WEDNESDAY, Oct. 10, 2018 (HealthDay News) — For patients with early-stage septic shock and severe acute kidney injury, 90-day mortality does not differ for patients randomly assigned to an early strategy for initiation of renal-replacement therapy versus a delayed strategy, according to a study published in the Oct. 11 issue of the New England Journal of Medicine.
Saber D. Barbar, M.D., Ph.D., from the Centre Hospitalier Universitaire de Nîmes in France, and colleagues conducted a trial involving patients with early-stage septic shock who had severe acute kidney injury at the failure stage of the risk, injury, failure, loss, and end-stage kidney disease classification system.

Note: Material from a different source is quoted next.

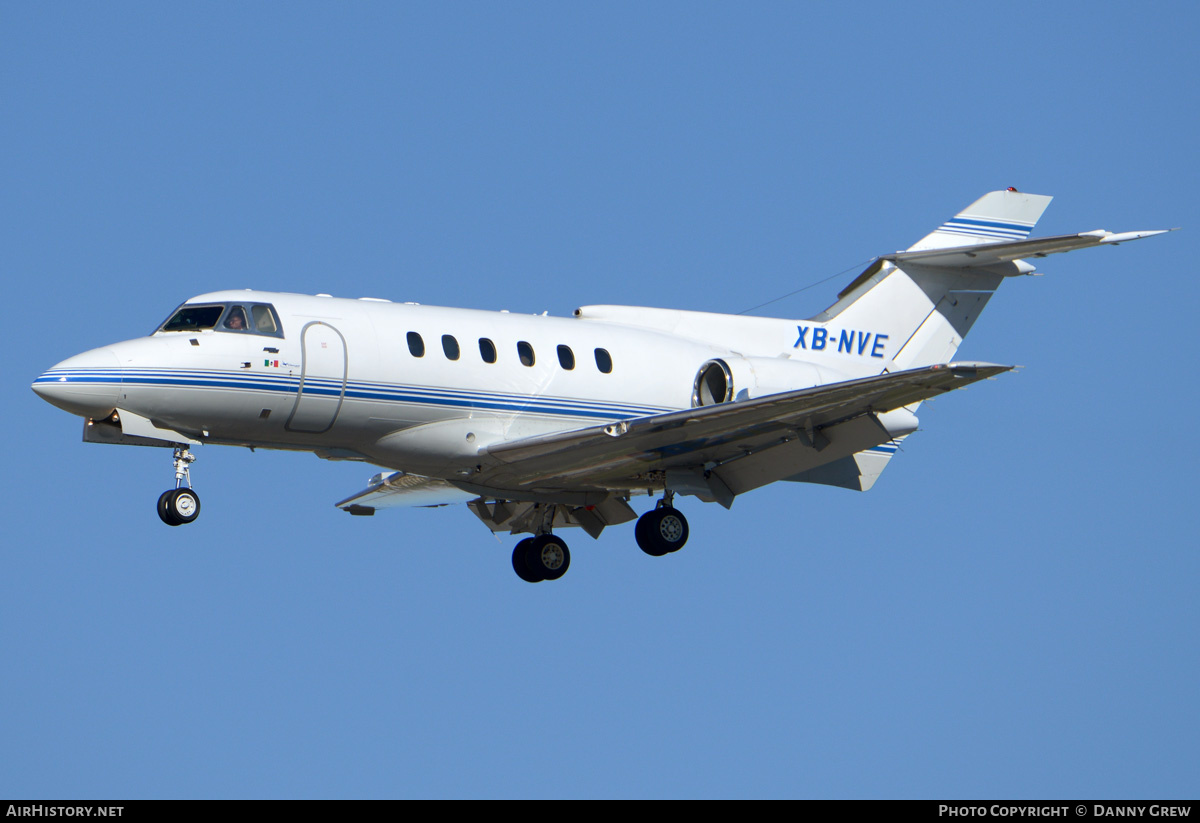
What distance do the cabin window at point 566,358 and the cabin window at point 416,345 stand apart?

Patients were randomly assigned to receive renal-replacement therapy within 12 hours after documentation of failure-stage acute kidney injury (early strategy) or after a 48-hour delay if renal recovery had not occurred (delayed strategy); follow-up data at 90 days were available for 477 patients.
After the second planned interim analysis, the trial was stopped early for futility. The researchers found that 58 percent of patients in the early-strategy group and 54 percent in the delayed-strategy group had died (P = 0.38). Thirty-eight percent of patients in the delayed-strategy group did not receive renal-replacement therapy. Seventeen percent of patients in the delayed-strategy group met the criteria for emergency renal-replacement therapy.
“This trial showed no significant difference in mortality between a strategy of early initiation of renal-replacement therapy and a strategy of delayed initiation,” the authors write.
Two authors disclosed financial ties to the pharmaceutical industry.